How to generate Bad Random Numbers
-
29-09-2019 - |
Question
I'm sure the opposite has been asked many times but I couldn't find any answers on how to generate bad random numbers.
I want to write a small program for cluster analysis and want to generate some random Points for testing. If I would just insert 1000 Points with random coordinates they would be scattered all over the field which would make a cluster analysis worthless.
Is there a simple way to generate Random Numbers which build clusters?
I already thought about either not using random()
but random()*random()
which generates normally distributed numbers (I think I read this somewhere here on Stack Overflow).
Second approach would be picking a few areas at random and run the point generation again in this area which would of course produce a cluster in this area.
Do you have a better idea?
Solution
If you are deliberately producing well formed clusters (rather than completely random clusters), you could combine the two to find a cluster center, and then put lots of points around it in a normal distribution.
As well working in cartesian coords (x,y); you could use a radial method to distribute points for a particular cluster. Choose a random angle (0-2PI radians), then choose a radius. Note that as circumference is proportional radius, the area distribution will be denser close to the centre - but the distribution per specific radius will be the same. Modify the radial distribution to produce a more tightly packed cluster.

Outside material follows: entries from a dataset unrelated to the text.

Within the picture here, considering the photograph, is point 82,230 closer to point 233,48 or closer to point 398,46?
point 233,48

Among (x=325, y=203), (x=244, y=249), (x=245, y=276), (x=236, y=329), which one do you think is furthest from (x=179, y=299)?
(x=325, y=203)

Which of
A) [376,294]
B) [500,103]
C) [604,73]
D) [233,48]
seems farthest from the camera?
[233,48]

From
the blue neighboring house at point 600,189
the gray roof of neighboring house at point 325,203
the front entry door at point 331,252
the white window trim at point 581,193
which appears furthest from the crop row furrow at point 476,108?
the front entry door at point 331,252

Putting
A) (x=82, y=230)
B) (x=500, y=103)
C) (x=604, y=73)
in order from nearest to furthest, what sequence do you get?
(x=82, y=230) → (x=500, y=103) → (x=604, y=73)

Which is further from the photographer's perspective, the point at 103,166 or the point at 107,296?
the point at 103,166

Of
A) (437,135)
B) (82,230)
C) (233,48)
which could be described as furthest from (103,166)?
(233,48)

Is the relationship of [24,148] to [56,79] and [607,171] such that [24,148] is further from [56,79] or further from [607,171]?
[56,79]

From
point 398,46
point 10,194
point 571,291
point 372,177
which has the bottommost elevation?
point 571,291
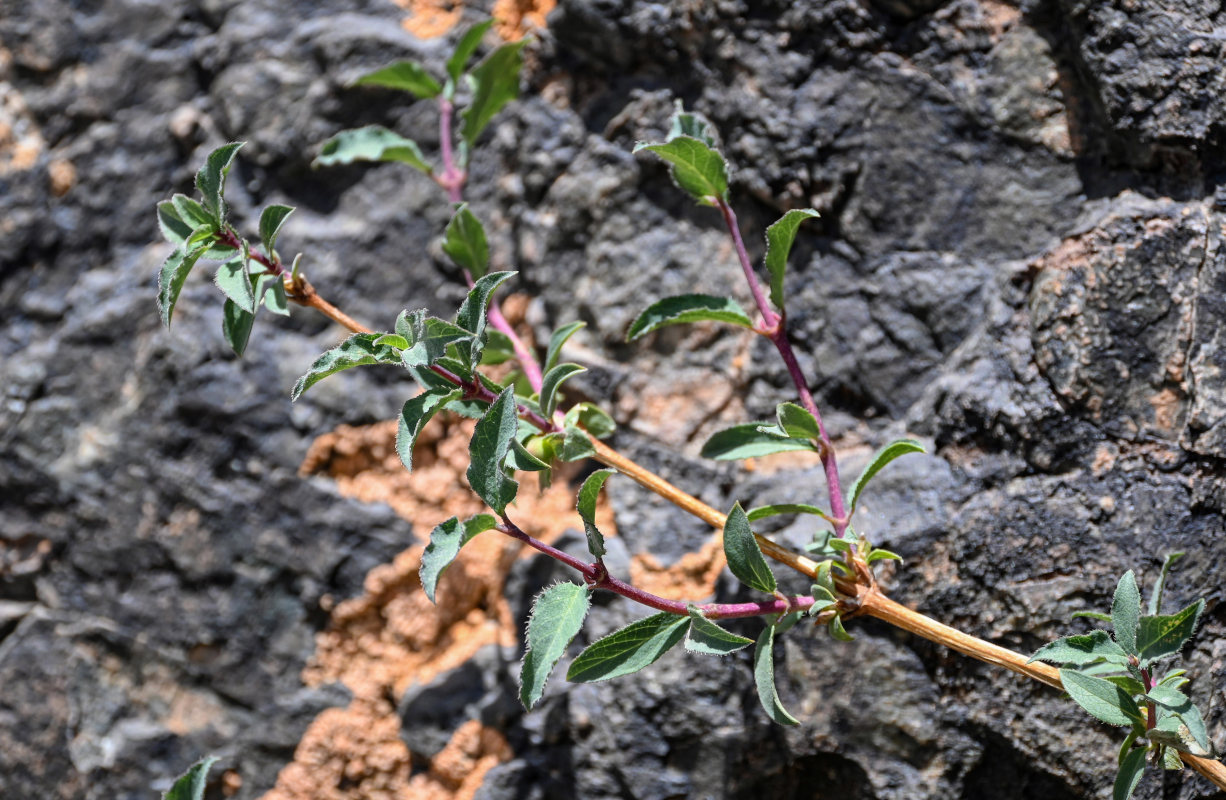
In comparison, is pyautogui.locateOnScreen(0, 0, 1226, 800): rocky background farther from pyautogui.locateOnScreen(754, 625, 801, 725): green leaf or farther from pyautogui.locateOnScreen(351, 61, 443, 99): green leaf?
pyautogui.locateOnScreen(754, 625, 801, 725): green leaf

OR you could use real world derived data for semi-random point distributions with natural clustering. Recently I've been doing quite a bit of geospatial cluster analysis. For this I have used real world data - zipcode centroids (which form natural clusters around cities); and restaurant locations. Another suggestion: you could use a stellar catalogue or galactic catalogue.
OTHER TIPS
Generate few anchors. True random numbers. Then generate noise around them:
anchor + dist * (random() - 0.5))
this will generate clustered numbers, that will be evenly distributed in distance dist
.
- Add an additional dimension to your model.
- Draw an irregular (i.e. not flat) surface.
- Generate numbers in the extended space.
- Discard all numbers which are on one side of the surface.
- From every number left, drop the additional dimension.
Maybe I have misunderstood, but the gnu scientific library (written in c) has many distributions written within it - could you not pick coordinates from the Gaussian/poisson etc from that library?
http://www.gnu.org/software/gsl/manual/html_node/Random-Number-Distributions.html
They provide a simple example with the Poisson distribution from the link, too.
If you need your distribution to be bounded (for example y-coordinate not less than -1) then you can achieve that by rejection sampling from the uniform distribution in the gsl.
Blessings, Tom
My first thought was that you could implement your own using a linear congruential generator and experiment with the coefficients until you get a low enough period to suit your needs. A really low m
coefficient should do the trick.
I also like your second idea of running a good RNG around a few pre-selected points to create clusters. You could either target specific areas for the clusters with this method, or generate those randomly as well.